One thing you can say about last week’s War on Poverty anniversary. It sure produced a lot of grist for my mill. I’m having trouble wrapping my mind around it all.
So for now I’ll focus on two very different perspectives provided by new reports. Both speak in different ways to unfinished business. And both indicate needs to modify our strategies because conditions have changed and experience has illuminated our difficulties, as President Johnson foresaw when he proposed the War.
One, from the Census Bureau, tells us that poverty is a common experience and a usually temporary, though sometimes recurrent one. These findings are generally similar to research I wrote about earlier, but based on more current data.
The other report, from the Urban Institute, tells us that some portion of the population is not only persistently poor, but likely to cycle in and out of deep poverty — or to remain there.
The Census Bureau carved out two three-year periods from its Survey of Income and Program Participation, which collects data from the same sample of individuals every four months for at least two and a half years.
Not surprisingly, poverty figures were higher for the second period — January 2009-December 2011. But the basic picture is the same as for the first, which ended shortly after the recession set in.

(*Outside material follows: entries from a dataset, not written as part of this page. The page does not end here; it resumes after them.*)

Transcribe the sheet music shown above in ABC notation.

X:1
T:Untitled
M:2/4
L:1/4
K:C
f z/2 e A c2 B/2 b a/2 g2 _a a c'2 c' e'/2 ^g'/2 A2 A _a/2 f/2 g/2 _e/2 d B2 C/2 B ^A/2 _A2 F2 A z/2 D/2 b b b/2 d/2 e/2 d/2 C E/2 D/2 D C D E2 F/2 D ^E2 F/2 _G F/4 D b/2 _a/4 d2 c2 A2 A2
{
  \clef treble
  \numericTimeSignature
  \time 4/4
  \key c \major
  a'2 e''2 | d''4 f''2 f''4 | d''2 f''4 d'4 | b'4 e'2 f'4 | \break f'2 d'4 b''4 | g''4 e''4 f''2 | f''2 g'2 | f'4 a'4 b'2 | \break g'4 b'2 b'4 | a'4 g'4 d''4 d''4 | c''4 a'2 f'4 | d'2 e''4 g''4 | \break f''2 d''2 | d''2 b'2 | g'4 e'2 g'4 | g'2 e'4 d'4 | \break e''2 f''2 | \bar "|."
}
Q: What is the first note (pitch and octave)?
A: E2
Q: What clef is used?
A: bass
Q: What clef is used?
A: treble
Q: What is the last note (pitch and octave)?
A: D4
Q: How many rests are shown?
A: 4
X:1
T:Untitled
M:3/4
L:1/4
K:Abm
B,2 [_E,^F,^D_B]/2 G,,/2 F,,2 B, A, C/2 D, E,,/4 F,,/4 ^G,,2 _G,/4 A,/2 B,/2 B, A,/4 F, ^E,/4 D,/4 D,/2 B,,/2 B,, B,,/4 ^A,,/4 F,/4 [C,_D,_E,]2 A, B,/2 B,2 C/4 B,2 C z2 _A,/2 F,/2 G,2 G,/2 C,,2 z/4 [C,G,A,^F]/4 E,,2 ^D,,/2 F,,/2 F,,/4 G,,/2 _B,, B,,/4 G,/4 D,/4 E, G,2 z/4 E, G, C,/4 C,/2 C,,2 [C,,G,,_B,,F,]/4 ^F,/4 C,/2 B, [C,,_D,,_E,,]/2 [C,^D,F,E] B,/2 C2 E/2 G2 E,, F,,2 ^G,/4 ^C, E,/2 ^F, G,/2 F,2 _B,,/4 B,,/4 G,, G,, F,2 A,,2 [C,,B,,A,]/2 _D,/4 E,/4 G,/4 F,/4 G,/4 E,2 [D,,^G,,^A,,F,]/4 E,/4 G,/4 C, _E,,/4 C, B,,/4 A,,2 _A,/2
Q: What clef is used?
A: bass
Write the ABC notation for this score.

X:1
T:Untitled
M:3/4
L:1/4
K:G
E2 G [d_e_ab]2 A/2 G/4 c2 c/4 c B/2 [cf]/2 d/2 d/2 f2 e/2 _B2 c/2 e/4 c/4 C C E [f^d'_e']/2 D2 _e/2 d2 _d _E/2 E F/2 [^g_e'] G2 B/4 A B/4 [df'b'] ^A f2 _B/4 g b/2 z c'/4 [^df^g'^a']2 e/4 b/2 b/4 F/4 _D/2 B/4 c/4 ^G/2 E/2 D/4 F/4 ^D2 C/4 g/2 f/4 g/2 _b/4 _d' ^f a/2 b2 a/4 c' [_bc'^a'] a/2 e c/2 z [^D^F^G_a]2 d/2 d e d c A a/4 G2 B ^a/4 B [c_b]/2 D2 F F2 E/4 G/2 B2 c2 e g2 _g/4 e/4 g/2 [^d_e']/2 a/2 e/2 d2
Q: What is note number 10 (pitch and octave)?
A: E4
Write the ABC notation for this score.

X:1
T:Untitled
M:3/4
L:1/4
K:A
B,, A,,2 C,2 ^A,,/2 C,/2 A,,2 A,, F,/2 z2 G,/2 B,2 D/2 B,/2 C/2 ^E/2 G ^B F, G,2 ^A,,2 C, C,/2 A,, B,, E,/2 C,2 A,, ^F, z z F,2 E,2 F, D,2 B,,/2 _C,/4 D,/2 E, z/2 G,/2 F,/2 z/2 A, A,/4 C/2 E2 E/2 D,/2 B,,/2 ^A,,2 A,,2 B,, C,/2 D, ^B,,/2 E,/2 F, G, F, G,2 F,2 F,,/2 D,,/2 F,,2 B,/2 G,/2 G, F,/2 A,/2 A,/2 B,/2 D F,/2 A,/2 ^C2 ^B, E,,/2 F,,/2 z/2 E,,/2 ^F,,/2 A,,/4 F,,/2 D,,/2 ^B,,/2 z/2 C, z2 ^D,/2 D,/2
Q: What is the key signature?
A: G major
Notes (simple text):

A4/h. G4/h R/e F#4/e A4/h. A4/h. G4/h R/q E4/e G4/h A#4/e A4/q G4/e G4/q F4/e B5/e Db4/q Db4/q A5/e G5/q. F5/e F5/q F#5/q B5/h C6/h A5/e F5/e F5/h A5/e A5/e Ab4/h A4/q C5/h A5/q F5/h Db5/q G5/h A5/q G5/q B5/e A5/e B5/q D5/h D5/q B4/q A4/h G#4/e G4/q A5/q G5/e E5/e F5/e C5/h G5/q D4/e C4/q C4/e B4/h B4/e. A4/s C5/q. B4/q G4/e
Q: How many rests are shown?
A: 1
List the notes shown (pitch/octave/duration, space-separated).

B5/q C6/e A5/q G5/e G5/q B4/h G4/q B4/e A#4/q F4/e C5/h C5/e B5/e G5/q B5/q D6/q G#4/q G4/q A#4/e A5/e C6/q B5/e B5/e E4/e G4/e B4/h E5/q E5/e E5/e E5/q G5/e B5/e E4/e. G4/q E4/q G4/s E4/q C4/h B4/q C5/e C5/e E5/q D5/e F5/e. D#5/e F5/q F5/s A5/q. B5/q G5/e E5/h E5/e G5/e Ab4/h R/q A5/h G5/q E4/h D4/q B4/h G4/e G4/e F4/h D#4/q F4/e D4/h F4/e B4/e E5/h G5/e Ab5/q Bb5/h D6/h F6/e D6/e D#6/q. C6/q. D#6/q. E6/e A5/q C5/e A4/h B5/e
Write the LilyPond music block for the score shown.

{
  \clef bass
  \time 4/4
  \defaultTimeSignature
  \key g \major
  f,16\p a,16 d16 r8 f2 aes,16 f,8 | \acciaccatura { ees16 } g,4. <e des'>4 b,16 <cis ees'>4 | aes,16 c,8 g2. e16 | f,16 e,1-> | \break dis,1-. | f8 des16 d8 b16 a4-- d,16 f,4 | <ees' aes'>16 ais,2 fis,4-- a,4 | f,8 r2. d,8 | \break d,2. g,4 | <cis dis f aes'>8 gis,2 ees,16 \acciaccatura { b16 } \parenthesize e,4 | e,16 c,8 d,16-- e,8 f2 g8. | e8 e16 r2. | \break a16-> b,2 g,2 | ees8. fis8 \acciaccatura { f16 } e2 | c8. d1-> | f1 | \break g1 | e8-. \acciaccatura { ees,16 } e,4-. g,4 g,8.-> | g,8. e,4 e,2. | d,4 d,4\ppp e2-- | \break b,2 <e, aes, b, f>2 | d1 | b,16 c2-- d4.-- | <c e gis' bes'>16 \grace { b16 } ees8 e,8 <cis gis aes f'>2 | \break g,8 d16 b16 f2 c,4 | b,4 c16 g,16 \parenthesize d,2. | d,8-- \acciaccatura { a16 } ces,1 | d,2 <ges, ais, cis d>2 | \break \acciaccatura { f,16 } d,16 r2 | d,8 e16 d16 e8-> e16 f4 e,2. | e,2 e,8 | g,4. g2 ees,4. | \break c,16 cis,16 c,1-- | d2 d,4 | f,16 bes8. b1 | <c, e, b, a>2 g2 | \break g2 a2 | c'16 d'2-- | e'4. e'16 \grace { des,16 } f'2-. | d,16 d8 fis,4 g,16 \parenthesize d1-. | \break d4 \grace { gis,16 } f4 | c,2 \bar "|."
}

During the more recent period, 31.6% of the population lived below the applicable poverty threshold for at least two months — more than double the official annual rate. But only 3.5% was in poverty for the entire three years.
By 2011, 5.4% of people who hadn’t been officially poor in 2009 were. At the same time, 36.5% of those who’d been poor in 2009 no longer were.
The median length of time for any single spell of poverty was slightly over six and a half months. Only 15.2% of spells lasted more than two years.
We see a high degree of economic insecurity — and not only in the very large percent of Americans who suffered at least one spell of poverty within a relatively short period of time.
Nearly half of those who recovered sufficiently to rise above the applicable poverty threshold — 6.2 million people — still had family incomes below 150% of it. For a three-person family, this was less, on average, than about $26,875 in 2011.
An additional 11.9 million who didn’t fall into poverty dropped from 150% of the threshold to somewhere closer to it. So even within this relatively short period, some 18.1 million people were on the verge of poverty.
Deep and Persistent Poverty
“Deep poverty” here means having a household income below half the applicable poverty threshold — less than $9,249 a year for a single parent with two children in 2012. Well over 20.3 million people in the U.S. were that poor last year — about 6.6% of the population.
Urban Institute researchers have found that some portion of them are stuck in poverty — and worse. Many are “hovering around the deep poverty threshold, without ever earning enough to escape poverty altogether.”
Theirs is a “chronic state,” an Institute account of the research says. And it can persist from generation to generation. How many are bemired there the report doesn’t say — and perhaps couldn’t.
The main thrust is that deep, persistent poverty is rooted in a complex of serious personal challenges, e.g., drug and/or alcohol addiction, severe mental or physical disabilities, chronic illness.
Because of or in addition to these, persistently poor people have other “co-occurring challenges,” e.g., homelessness, functional illiteracy, a criminal record.
Our safety net programs aren’t designed for them, the researchers say. Many, in fact, are conditioned on work — the Earned Income Tax Credit, for example, and Temporary Assistance for Needy Families. SNAP (the food stamp program) has work requirements also, though only for able-bodied adults without dependents.
The report itself is addressed to foundations, which could contribute to solutions in various ways. But it points to the need for policy changes that run counter to the vision underlying virtually all plans for what to do about poverty in America.
Because it involves accepting the fact that “deeply poor adults may never be self-sufficient” or even able to work steadily. In some cases, perhaps not at all — and for reasons that don’t qualify them for disability benefits.
Policymakers may, however, take to the other piece of the Institute’s agenda — early and intensive interventions to break the cycle.
About 3% of children — and an alarming 15% of those who are black — spend more than half their childhoods in deep poverty. We have lots of research documenting the long-term damages of childhood poverty. They’re presumably more common and/or severe in cases of deep childhood poverty.
We also have studies indicating that some programs can do a lot to mitigate them — not only programs that address basic needs like good nutrition and health care, but early childhood education and home visiting programs.
The Urban Institute also mentions several small-scale holistic initiatives that may provide models for “blunting the effects” of chronic poverty. “We can sure make things better for the kids,” one of the researchers says.
But meanwhile, we’ve got a system based on expectations that may be wholly unrealistic for the parents instead of a commitment to provide whatever services and supports they need — and for however long they need them.